TUGAS YANG DIBERIKAN >>
Ambil bagian teks tentang pencatatan bencana oleh BNPB di bawah ini, dari "Sementara itu, Abdul" sampai "pencatatan kejadian bencana.", termasuk kedua bagian itu, tanpa mengubah satu kata pun.

TEKS YANG DISEDIAKAN >>

+-------+

Sementara itu, Abdul menyebutkan bahwa pada tahun-tahun sebelumnya BNPB menggunakan pencatatan bencana hampir keseluruhan dari hasil rekap laporan darrah. Namun pada 2024, BNPB menggunakan mekanisme yang baru tentang pencatatan kejadian bencana.
“Jadi biasanya di BPBD itu hampir seluruh hal yang terkait dengan pertolongan dan kebutuhan masyarakat itu masuk dalam laporan kejadian bencana, tentu saja kita harus mengatur lebih baik definisi terminologi yang kemudian kita tuangkan dalam Peraturan BNPB No 1 Tahun 2023 yang kemudian diturunkan kembali dengan juklak tahun 2023,” terang Abdul.
Namun, Abdul menerangkan jika BNPB menggunakan pencatatan seperti tahun-tahun sebelumnya, maka secara keseluruhan didapati bencana di Indonesia naik dari tahun sebelumnya.

+-------+

KUTIPAN DATA >>
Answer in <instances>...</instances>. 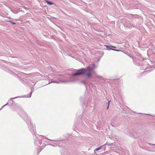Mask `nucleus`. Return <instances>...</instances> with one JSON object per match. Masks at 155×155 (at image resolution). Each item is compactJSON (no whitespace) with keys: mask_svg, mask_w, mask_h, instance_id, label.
Here are the masks:
<instances>
[{"mask_svg":"<svg viewBox=\"0 0 155 155\" xmlns=\"http://www.w3.org/2000/svg\"><path fill=\"white\" fill-rule=\"evenodd\" d=\"M92 70V69L89 66L86 69H82L78 70L77 72L74 73L73 75L74 76H76L85 74L87 77L90 78L91 77V72Z\"/></svg>","mask_w":155,"mask_h":155,"instance_id":"f257e3e1","label":"nucleus"},{"mask_svg":"<svg viewBox=\"0 0 155 155\" xmlns=\"http://www.w3.org/2000/svg\"><path fill=\"white\" fill-rule=\"evenodd\" d=\"M46 2L47 3V4L48 5H52L53 4V3L52 2L47 0H46Z\"/></svg>","mask_w":155,"mask_h":155,"instance_id":"f03ea898","label":"nucleus"},{"mask_svg":"<svg viewBox=\"0 0 155 155\" xmlns=\"http://www.w3.org/2000/svg\"><path fill=\"white\" fill-rule=\"evenodd\" d=\"M102 146H101L100 147L96 148L95 149V150L97 151L99 150H100L101 148V147Z\"/></svg>","mask_w":155,"mask_h":155,"instance_id":"7ed1b4c3","label":"nucleus"},{"mask_svg":"<svg viewBox=\"0 0 155 155\" xmlns=\"http://www.w3.org/2000/svg\"><path fill=\"white\" fill-rule=\"evenodd\" d=\"M110 47L113 48H116V46H110Z\"/></svg>","mask_w":155,"mask_h":155,"instance_id":"20e7f679","label":"nucleus"},{"mask_svg":"<svg viewBox=\"0 0 155 155\" xmlns=\"http://www.w3.org/2000/svg\"><path fill=\"white\" fill-rule=\"evenodd\" d=\"M10 22L12 23V24L13 25H15V24L16 23L14 22H13V21H10Z\"/></svg>","mask_w":155,"mask_h":155,"instance_id":"39448f33","label":"nucleus"},{"mask_svg":"<svg viewBox=\"0 0 155 155\" xmlns=\"http://www.w3.org/2000/svg\"><path fill=\"white\" fill-rule=\"evenodd\" d=\"M112 50H115V51H120V50H114V49H112Z\"/></svg>","mask_w":155,"mask_h":155,"instance_id":"423d86ee","label":"nucleus"},{"mask_svg":"<svg viewBox=\"0 0 155 155\" xmlns=\"http://www.w3.org/2000/svg\"><path fill=\"white\" fill-rule=\"evenodd\" d=\"M105 46H106V47H107V48H108V46L107 45H105Z\"/></svg>","mask_w":155,"mask_h":155,"instance_id":"0eeeda50","label":"nucleus"},{"mask_svg":"<svg viewBox=\"0 0 155 155\" xmlns=\"http://www.w3.org/2000/svg\"><path fill=\"white\" fill-rule=\"evenodd\" d=\"M109 104V103H108V105Z\"/></svg>","mask_w":155,"mask_h":155,"instance_id":"6e6552de","label":"nucleus"}]
</instances>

+-------+

JAWABAN TUGAS >>
Sementara itu, Abdul menyebutkan bahwa pada tahun-tahun sebelumnya BNPB menggunakan pencatatan bencana hampir keseluruhan dari hasil rekap laporan darrah. Namun pada 2024, BNPB menggunakan mekanisme yang baru tentang pencatatan kejadian bencana.